WHAT TO PRODUCE: Could you copy the lines in the records below word for word, leaving out the pictures?

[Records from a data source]

⟨

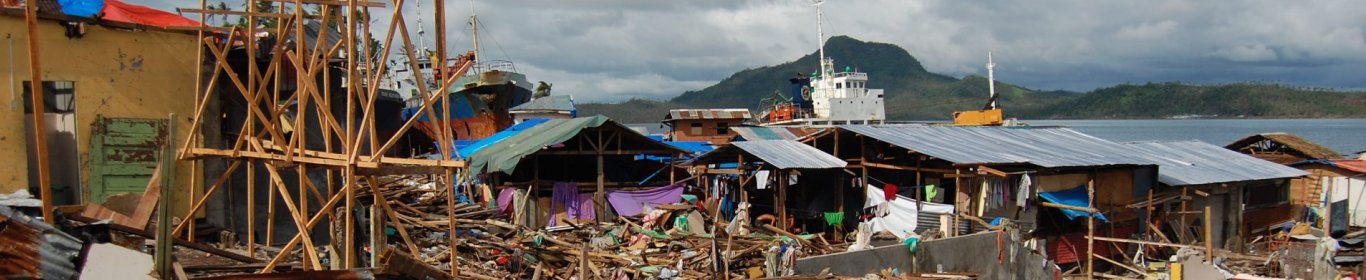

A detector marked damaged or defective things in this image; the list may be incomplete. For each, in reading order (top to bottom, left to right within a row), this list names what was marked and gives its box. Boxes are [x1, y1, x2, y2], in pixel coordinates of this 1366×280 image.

rusted metal sheet [88, 116, 165, 203]
damaged roof [841, 124, 1152, 168]
damaged roof [1125, 140, 1305, 185]
rusted metal sheet [0, 204, 83, 278]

⟩

THE REPLY:
A detector marked damaged or defective things in this image; the list may be incomplete. For each, in reading order (top to bottom, left to right within a row), this list names what was marked and gives its box. Boxes are [x1, y1, x2, y2], in pixel coordinates of this 1366×280 image.

rusted metal sheet [88, 116, 165, 203]
damaged roof [841, 124, 1152, 168]
damaged roof [1125, 140, 1305, 185]
rusted metal sheet [0, 204, 83, 278]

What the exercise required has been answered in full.